> _Text section_:
Our next lemma tells us how to balance the number of interventions done in the first and second adaptive rounds in a worst case fashion.

\begin{lemma}
\label{lem:path-r-2}
Suppose $\cE(G^*)$ is a path on $n$ vertices.
There is a $2$-adaptive algorithm that uses at most $\cO(\sqrt{n})$ interventions in total.
In the worst case, $\Omega(\sqrt{n})$ is necessary for any $2$-adaptive algorithm.
\end{lemma}
\begin{proof}
Without loss of generality, up to the inclusion of floors and ceilings, let us assume that $n$ is a square number.

Suppose the vertices on the path are labelled $v_1, v_2, \ldots, v_n$ where $v_i \sim v_{i+1}$ for $1 \leq i \leq n-1$.

In the first round, we intervene on $\sqrt{n}$ evenly spaced vertices: $v_{\sqrt{n}}, v_{2 \sqrt{n}}, v_{3 \sqrt{n}}, \ldots, v_{n}$.
After applying Meek's rule R1, at most one segment of $v_{i \cdot \sqrt{n}}, v_{i \cdot \sqrt{n} + 1}, v_{i \cdot \sqrt{n} + 2}, \ldots, v_{(i+1) \cdot \sqrt{n}}$ will remain unoriented.

> _Set exercise_:
Copy the part of the path lemma text that starts at the words "There is a $2$-adaptive" and ends after "any $2$-adaptive algorithm.".

> _Raw data_:
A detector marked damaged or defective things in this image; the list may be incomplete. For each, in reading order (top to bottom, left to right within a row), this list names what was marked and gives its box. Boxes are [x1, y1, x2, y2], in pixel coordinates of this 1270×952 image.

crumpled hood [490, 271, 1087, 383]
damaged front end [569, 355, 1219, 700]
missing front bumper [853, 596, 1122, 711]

> _In response_:
There is a $2$-adaptive algorithm that uses at most $\cO(\sqrt{n})$ interventions in total.
In the worst case, $\Omega(\sqrt{n})$ is necessary for any $2$-adaptive algorithm.